Her outside doctors offered her a distal bypass procedure in an effort to heal her wound. She sought consultation with the Denver Wound Healing Center for options in management. At the Denver Wound Healing Center, she was found to have low left forefoot TCPO2s, which boded poorly for chances of healing without improving blood supply to the foot.

In viewing the arteriogram, we identified severe stenoses in several areas of the superficial femoral and popliteal system, but there was a patent anterior tibial artery to the mid and distal calf.

The patient was offered an attempt at endovascular improvement of her blood flow. One benefit of this approach was that, if successful, it would avoid open surgery, and if unsuccessful, it would not burn any bridges for future intervention.

On July 28, 2004, through a right common femoral approach, the left superficial femoral artery and popliteal arteries were accessed, and a cryoplasty balloon procedure was performed in the popliteal artery at the level of the knee and in the superficial femoral artery at the level of the adductor canal.

Thereafter, she regained a palpable left dorsalis pedis pulse. An open metatarsal amputation of the second and third toes on her left foot was then performed. The patient was discharged home the next day with continuing antibiotic therapy.

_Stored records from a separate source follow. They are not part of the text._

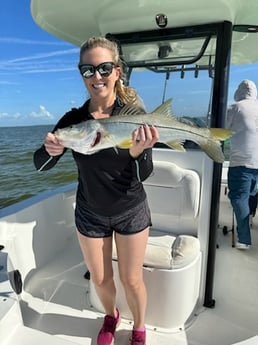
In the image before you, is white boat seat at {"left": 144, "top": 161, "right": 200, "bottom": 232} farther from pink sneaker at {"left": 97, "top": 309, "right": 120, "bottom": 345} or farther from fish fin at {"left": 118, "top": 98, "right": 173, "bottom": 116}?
fish fin at {"left": 118, "top": 98, "right": 173, "bottom": 116}

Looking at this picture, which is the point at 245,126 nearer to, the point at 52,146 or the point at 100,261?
the point at 100,261

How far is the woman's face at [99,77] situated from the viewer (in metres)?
1.28

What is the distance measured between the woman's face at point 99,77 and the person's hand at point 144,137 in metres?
A: 0.30

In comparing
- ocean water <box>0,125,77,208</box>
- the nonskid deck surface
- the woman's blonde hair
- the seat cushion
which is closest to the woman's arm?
the woman's blonde hair

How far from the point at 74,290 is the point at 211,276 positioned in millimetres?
1029

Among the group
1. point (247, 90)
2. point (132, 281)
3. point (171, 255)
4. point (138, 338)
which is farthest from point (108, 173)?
point (247, 90)

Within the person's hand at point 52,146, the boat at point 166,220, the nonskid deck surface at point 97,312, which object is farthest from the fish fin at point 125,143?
the nonskid deck surface at point 97,312

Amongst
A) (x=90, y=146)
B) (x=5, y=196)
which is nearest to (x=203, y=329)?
(x=90, y=146)

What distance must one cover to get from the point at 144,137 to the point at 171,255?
948 mm

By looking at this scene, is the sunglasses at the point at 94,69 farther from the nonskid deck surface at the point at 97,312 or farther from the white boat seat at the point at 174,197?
the nonskid deck surface at the point at 97,312

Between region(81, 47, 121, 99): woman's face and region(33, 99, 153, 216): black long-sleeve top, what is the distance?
0.29 ft

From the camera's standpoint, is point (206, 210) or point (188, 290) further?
point (206, 210)

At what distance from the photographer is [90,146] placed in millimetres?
1146

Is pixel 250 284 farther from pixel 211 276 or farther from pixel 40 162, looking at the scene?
pixel 40 162
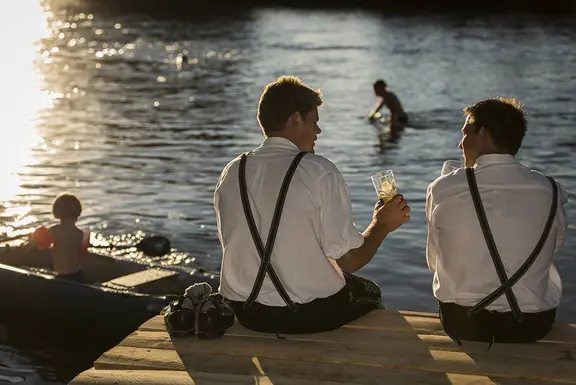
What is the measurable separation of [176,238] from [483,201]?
12065 mm

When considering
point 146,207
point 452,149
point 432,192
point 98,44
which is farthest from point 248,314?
point 98,44

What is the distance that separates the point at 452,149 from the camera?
26.4m

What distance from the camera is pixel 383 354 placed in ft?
21.4

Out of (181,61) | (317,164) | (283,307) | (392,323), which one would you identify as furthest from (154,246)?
(181,61)

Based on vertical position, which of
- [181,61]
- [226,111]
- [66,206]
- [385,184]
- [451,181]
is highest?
[451,181]

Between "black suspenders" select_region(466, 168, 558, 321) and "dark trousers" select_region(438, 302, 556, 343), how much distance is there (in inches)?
2.5

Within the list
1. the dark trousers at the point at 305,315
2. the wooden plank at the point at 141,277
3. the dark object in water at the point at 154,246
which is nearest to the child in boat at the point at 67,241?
the wooden plank at the point at 141,277

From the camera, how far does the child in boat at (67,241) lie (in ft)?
40.0

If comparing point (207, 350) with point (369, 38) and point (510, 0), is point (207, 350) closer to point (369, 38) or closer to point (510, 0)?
point (369, 38)

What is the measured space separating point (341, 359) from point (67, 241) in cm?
679

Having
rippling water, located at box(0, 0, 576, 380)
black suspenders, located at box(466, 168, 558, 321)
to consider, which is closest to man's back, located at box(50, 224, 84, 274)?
rippling water, located at box(0, 0, 576, 380)

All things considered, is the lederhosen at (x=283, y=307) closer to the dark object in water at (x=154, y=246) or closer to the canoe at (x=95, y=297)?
the canoe at (x=95, y=297)

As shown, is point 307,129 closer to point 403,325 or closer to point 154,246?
point 403,325

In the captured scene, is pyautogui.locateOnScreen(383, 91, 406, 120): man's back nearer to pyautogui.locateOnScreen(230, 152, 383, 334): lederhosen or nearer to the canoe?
the canoe
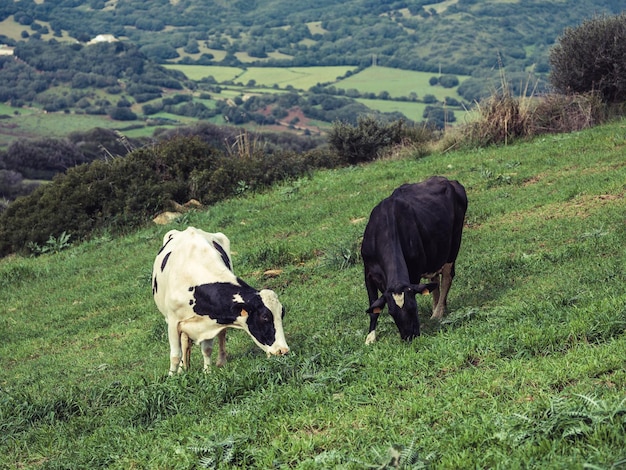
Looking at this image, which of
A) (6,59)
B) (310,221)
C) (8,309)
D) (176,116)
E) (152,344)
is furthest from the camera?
(6,59)

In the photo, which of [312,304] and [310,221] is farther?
[310,221]

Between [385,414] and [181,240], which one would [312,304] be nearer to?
[181,240]

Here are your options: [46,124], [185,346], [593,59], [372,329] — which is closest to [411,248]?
[372,329]

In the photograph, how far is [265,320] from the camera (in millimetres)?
10258

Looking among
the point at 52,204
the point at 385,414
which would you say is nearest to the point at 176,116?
the point at 52,204

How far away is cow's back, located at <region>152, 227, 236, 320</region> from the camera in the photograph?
10.9m

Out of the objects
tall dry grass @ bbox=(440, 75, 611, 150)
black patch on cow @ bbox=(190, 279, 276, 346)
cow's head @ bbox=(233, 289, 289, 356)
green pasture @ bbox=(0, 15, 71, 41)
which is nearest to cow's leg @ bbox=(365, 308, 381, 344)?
cow's head @ bbox=(233, 289, 289, 356)

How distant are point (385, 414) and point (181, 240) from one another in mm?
5187

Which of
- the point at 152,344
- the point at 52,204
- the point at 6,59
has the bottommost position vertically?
the point at 6,59

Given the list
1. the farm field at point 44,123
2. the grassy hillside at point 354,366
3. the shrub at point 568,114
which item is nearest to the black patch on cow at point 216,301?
the grassy hillside at point 354,366

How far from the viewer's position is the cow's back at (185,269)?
10.9m

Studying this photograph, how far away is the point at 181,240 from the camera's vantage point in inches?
467

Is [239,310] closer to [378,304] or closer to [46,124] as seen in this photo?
[378,304]

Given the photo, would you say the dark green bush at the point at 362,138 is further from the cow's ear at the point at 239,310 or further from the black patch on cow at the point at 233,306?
the cow's ear at the point at 239,310
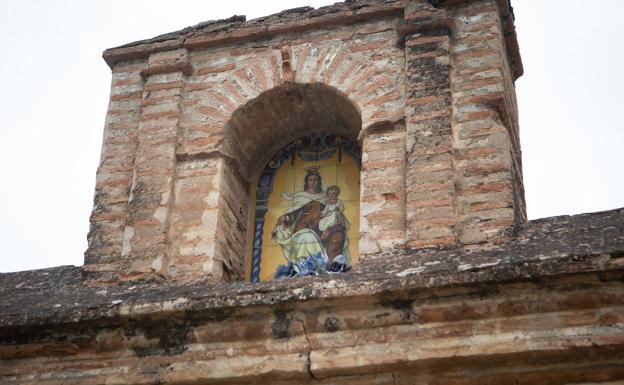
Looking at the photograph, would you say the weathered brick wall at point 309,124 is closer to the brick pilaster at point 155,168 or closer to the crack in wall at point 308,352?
the brick pilaster at point 155,168

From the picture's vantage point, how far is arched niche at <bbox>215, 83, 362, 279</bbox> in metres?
8.51

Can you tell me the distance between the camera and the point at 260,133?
898 centimetres

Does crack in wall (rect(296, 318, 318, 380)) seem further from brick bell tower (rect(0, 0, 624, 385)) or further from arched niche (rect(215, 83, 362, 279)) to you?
arched niche (rect(215, 83, 362, 279))

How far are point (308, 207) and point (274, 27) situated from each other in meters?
1.56

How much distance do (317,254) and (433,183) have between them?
131 centimetres

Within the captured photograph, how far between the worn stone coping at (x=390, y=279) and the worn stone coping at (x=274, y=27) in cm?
220

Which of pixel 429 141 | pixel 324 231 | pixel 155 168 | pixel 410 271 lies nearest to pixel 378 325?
pixel 410 271

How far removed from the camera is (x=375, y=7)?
8688mm

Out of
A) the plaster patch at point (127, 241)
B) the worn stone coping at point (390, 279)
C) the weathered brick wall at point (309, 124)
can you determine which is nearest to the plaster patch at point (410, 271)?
the worn stone coping at point (390, 279)

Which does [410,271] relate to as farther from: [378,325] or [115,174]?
[115,174]

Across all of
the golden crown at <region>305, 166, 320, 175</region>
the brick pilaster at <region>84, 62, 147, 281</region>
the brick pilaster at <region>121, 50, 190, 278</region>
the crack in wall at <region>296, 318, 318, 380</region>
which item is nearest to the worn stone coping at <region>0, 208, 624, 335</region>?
the crack in wall at <region>296, 318, 318, 380</region>

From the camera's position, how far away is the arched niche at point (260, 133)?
8508 mm

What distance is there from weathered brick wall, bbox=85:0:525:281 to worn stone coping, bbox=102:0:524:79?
0.5 inches

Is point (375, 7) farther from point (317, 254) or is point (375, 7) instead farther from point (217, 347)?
point (217, 347)
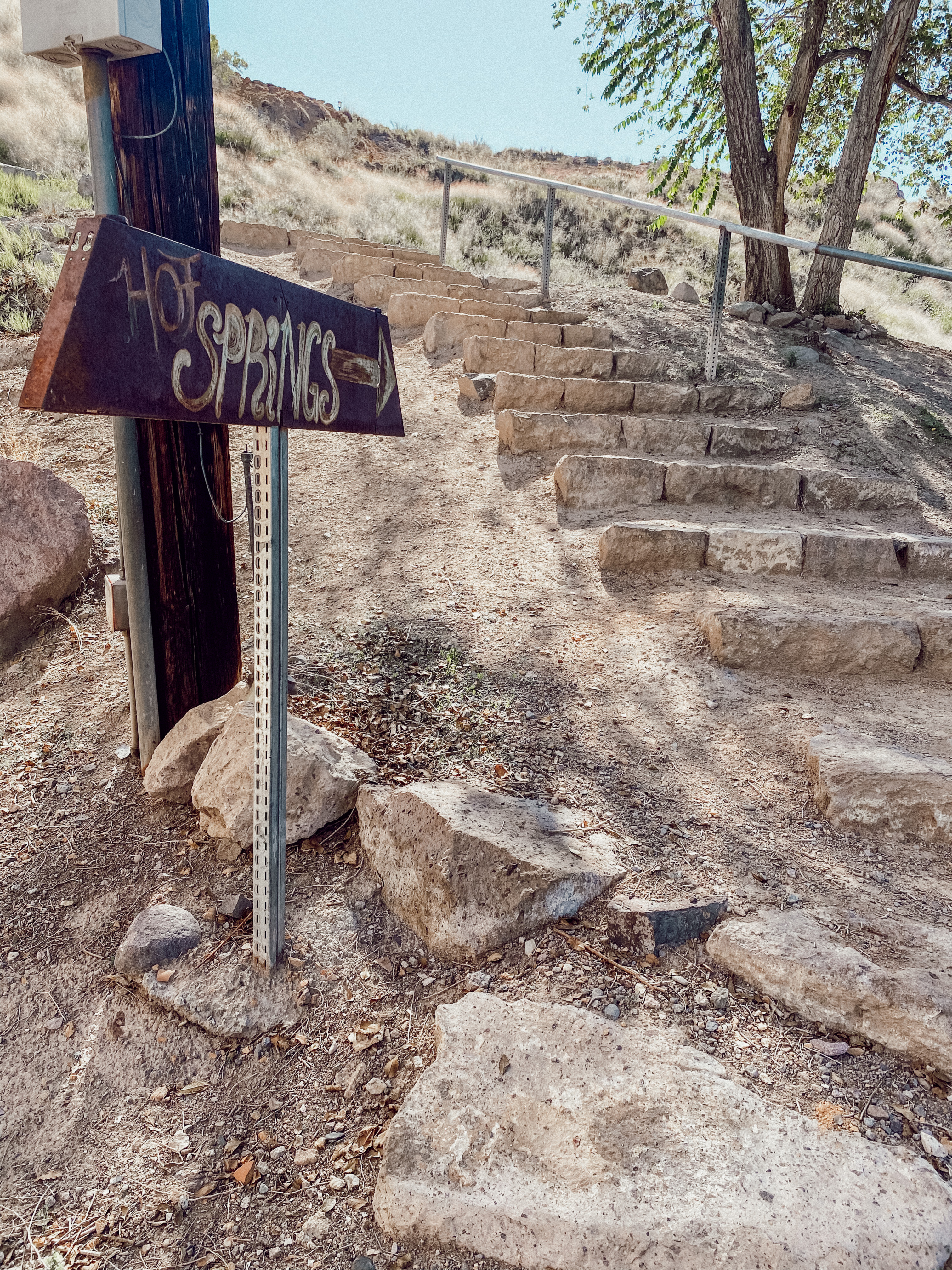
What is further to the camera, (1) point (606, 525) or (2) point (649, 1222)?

On August 9, 2004, the patient had a wound in the Denver Wound Healing Center measuring 30 x 14 x 33 mm. At that time, a wound VAC was applied. Antibiotics were halted on August 9, and by August 30, 2004, the wound size had decreased by half. By November 8, the wound measured 4 x 5 mm with minimal undermining. On January 17, 2005, the wound was declared completely healed.

D.H. continues to have no pain in her foot and palpable dorsalis pedis pulse on the left side one year post endovascular repair of disease of the infrainguinal vessels. She has thus far successfully avoided open arterial surgery and her foot remains healed.

In patients at increased surgical risk, catheter intervention may improve blood flow to the extremity enough to heal arterial wounds.